I am currently undertaking doctoral research at Edge Hill University, working in collaboration with the British Library. My PhD project, which is supported financially by an Arts and Humanities Research Council Collaborative Doctoral Partnership award, aims to reassess orthodox determinations of success and failure in the nineteenth-century press by considering afresh the representative role of short-lived newspapers, especially in the London area, during the century.

Research Interests

My passion is the nineteenth-century print media, especially in the back-stories behind newspapers with particular emphasis on the swathes of short-lived titles (lasting five years or less in print). I’m curious about who was behind them, why they launched them, how they did it and the circumstances that led to their closure. In more general terms, though, my research interests are –

  • The industrial, political and societal culture of the long nineteenth century
  • The development of print culture in the nineteenth century, including the popular press
  • The digital humanities, especially as applied to archival research
  • The development of crime narratives, including detective fiction as well as factual/journalistic accounts of crime
  • Subversives and morally ambiguous characters in English cultural history and literature
  • Shakespeare’s work as drama and also how the cultural significance of his work developed, particularly in the nineteenth and twentieth centuries

Representative Roles

To date I have had the honour of holding the positions of…

AHRC Collaborative Doctoral Partnership Cohort Representative (2021-25)

Research Society for Victorian Periodicals (RSVP) Graduate representative on the Board (2023-25)
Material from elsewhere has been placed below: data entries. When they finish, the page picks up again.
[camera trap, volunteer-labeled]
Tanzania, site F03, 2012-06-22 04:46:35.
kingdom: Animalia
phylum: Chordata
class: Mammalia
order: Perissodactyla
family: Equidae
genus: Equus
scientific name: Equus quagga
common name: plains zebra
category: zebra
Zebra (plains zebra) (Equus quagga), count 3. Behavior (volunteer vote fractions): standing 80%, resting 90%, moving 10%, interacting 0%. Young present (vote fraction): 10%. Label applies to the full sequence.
Edge Hill Graduate School representative 2022-23

At Edge Hill University

My university research (Pure) profile can be found here.

I am proud to be a member of the EHU Nineteen research centre

At the British Library

My collaborative PhD project owes its beginnings to the work of the News and Moving Image curators at the British Library, in particular the Heritage Made Digital project, which you can read more about here.

At the Ironbridge Gorge Museums Trust

Alongside my PhD studies, I was lucky enough to carry out a voluntary research placement with the Library and Archives Service at Ironbridge Gorge Museums Trust between October 2023 and March 2024, which involved selecting, digitising, transcribing and analysing original correspondence between women in the Darby family and wider Quaker networks with a view to providing materials for a forthcoming public exhibition on the lives of Quaker women in the 18th and 19th centuries.